Delete unique elements from a list

Question

I faced some problem with solving the next problem:

We have a list of elements (integers), and we should return a list consisting of only the non-unique elements in

Answer 1

Try this:

>>> a=[1,2,3,3,4,5,6,6,7,8,9,2,0,0]
>>> a=[i for i in a if a.count(i)>1]
>>> a
[2, 3, 3, 6, 6, 2, 0, 0]
>>> a=[1, 2, 3, 1, 3]
>>> a=[i for i in a if a.count(i)>1]
>>> a
[1, 3, 1, 3]
>>> a=[1, 2, 3, 4, 5]
>>> a=[i for i in a if a.count(i)>1]
a
[]

Answer 2

I used an integer and bool to check every time the list was modified within a while loop.

rechecks = 1
runscan = True
while runscan == True:
    for i in data:
         if data.count(i) <2:
             data.remove(i)
             rechecks+=1
            #need to double check now
    if rechecks >0:
        runscan = True
        rechecks-=1
    else:
        runscan = False       
return data

Answer 3

Following what you have started, iterating on the list of integers, but not counting or deleting elements, try just testing if the element has already been seen, append it to a list of duplicated elements:

def checkio(data):
    elements = []
    duplicates = []
    for i in data:
        if i not in elements:
            elements.append(i)
        else:
            if i not in duplicates:
                duplicates.append(i)
    return duplicates

d = [1, 3, 1, 2, 3, 5, 8, 1, 5, 2]

print (checkio(d))
#[1, 3, 5, 2]

Answer 4

You can implement a OrderedCounter, eg:

from collections import OrderedDict, Counter

class OrderedCounter(Counter, OrderedDict): 
    pass

data = [1, 3, 1, 2, 3, 5, 8, 1, 5, 2]

duplicates = [k for k, v in OrderedCounter(data).items() if v > 1]
# [1, 3, 2, 5]

So you count the occurrence of each value, then filter on if it has a frequency of more than one.
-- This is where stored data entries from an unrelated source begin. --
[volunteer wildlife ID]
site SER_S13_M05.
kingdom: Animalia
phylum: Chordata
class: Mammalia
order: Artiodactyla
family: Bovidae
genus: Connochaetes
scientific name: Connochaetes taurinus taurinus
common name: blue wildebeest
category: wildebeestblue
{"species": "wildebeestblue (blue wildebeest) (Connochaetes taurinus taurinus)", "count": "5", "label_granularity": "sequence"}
Inheriting from OrderedDict means the order of the original elements is preserved.

---

Going by comments, you want all duplicated elements reserved, so you can pre-build a set of the duplicate entries, then re-iterate your original list, eg:

from collections import Counter

data = [1, 3, 1, 2, 3, 5, 8, 1, 5, 2]
duplicates = {k for k, v in Counter(data).items() if v > 1}
result = [el for el in data if el in duplicates]
# [1, 3, 1, 2, 3, 5, 1, 5, 2]

Answer 5

def checkio(data):
    lis = []
    for i in data:
        if data.count(i)>1:
            lis.append(i)
    print(lis)
checkio([1,2,3,3,2,1])

Yeah it's a bit late to contribute to this thread but just wanted to put it there on the net for anyone else use.

Answer 6

 numbers = [1, 1, 1, 1, 3, 4, 9, 0, 1, 1, 1]
 x=set(numbers)
 print(x)

You can use the set key word too to get the desired solution.